初対面なのに、すごく俺のことを気に掛けてくれる、不思議な人。
そして自分も容易く心を許してしまっている。
寝ている人物を前にして、好奇心を押えられなくなったイルカは、ベッドに突っ伏していると思われる人物の髪や顔を触れてみた。
髪は短くて柔らかめで、顔は・・・。
指を忍ばすと顔は額当てで隠しているようであった。
忍の中には額当てで顔を隠す者も複数いるので、とりわけ珍しいものでもない。
でも、額当てで顔の左半分、特に左目を隠しているようだけど。
それに、とイルカは更に顔半分、下のほうを触ってみる。
・・・布?覆面でもしているみたい。
つまり、とイルカは推理した。
この人は、額当てで左目を隠して、それで顔半分を覆面で覆い隠していて・・・。
誰かに似ている。
イルカの頭の中に、ある人物が思い浮かんだ。
まさか、カカシさんじゃないよね・・・。
でも、と頭を振る。
チャクラは似ているけれど、なんとなく違うし、手も素手でいつも触れてくる。
トレードマークになっている指なしの手袋してないし。
第一、カカシさんだったら、何で最初から名乗らないんだろう。
お互い、知っている仲なのに。
回りくどいことをして、どうして自分の名前を偽るなんてしなくていい筈だ。
胸に沸いた疑問はイルカの中に、ずっと蟠って残ってしまった。
ある朝、早くカカシは五代目火影の綱手に呼び出された。
イルカの病院へ行こうとする直前である。
緊急だということなので渋々、行くと任務を言い渡された。
「え〜。

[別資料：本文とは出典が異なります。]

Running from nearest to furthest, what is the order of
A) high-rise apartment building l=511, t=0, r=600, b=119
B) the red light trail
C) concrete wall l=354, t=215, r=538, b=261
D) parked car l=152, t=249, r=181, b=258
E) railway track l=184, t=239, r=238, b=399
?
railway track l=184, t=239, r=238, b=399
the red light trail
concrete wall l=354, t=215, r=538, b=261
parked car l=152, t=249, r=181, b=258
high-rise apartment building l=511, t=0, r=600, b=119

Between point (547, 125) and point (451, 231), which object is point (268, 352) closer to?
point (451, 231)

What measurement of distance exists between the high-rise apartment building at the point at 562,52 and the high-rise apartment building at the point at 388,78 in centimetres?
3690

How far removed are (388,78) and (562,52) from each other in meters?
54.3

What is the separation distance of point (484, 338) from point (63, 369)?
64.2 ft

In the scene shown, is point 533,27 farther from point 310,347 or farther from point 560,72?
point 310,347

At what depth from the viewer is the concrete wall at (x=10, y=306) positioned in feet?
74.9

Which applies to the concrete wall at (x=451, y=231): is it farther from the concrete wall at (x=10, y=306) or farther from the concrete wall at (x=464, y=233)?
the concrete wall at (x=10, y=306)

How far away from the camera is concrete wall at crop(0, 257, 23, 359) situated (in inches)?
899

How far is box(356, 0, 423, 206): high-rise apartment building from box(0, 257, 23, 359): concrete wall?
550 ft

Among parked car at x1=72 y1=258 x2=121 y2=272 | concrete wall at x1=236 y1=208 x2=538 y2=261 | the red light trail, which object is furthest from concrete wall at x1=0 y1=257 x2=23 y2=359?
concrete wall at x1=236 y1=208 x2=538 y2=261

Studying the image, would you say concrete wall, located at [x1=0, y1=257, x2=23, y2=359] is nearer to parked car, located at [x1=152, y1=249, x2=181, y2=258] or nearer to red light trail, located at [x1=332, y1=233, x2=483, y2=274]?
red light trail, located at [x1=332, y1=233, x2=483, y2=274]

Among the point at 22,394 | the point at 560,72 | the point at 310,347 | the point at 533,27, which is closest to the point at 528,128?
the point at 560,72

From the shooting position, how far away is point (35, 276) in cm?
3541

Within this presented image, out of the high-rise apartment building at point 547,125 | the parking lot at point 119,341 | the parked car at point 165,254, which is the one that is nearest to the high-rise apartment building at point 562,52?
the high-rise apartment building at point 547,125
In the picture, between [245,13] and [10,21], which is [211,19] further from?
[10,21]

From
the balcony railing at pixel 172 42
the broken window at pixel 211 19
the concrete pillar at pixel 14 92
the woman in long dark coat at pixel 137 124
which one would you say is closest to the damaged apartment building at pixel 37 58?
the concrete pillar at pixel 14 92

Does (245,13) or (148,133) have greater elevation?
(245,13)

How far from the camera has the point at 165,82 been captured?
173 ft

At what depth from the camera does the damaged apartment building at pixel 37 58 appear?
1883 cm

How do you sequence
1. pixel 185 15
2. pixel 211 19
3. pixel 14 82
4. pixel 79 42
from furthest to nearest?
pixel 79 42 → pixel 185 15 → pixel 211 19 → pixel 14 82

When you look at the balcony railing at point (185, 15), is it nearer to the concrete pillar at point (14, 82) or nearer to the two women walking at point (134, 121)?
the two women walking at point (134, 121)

」
カカシは勿論、抗議した。
「約束違反ですよ。俺、行きません。」
「駄目だ。」
綱手は恐い顔をしてカカシを睨む。
「緊急かつ重要な任務で、どーしてもカカシでなけりゃあ、いかんのだ。」
「でも、俺、イルカ先生のところに行かないと。そっちのが重要です。」
譲る気のないカカシは、ごねた。
「あー、任務といっても今から行けば普通でも昼過ぎには帰ってこれるから、カカシが本気を出せば昼前には帰ってこれるだろ。」
ぴらり、と綱手は任務依頼書をカカシに見せる。
「ほら、お行き。この任務をしたら、おまけの休暇をあげるからさ。」
「うーん、だったら、しょうがないですねえ。」
カカシは任務依頼書を受け取り、さっと目を通すと懐にしまう。
「では、ちゃっちゃっと行って来ますね〜。」
のんびりと言っている割には、急いで姿を消そうとした。
「あ、カカシ。」
綱手が慌てたように呼び止める。
「ちょっと、訊きたいことがあるんだが。」
「なんでしょうか?」
「あ、ええと、ほら、イルカのことなんだけどさ。」
「イルカ先生なら順調に回復してますよ。」
「そうかい、ならばいい。私も、今、忙しくて診てやれないし・・・。」
「んじゃあ、ま、そういうことで。」
それだけ言うとカカシは、どろんと掻き消えた。
「あっ!そうじゃなくてさ、イルカに渡されたものがあるだろうから、それが欲しかったのに・・・。」
綱手は一人、盛大に肩を落としたのだった。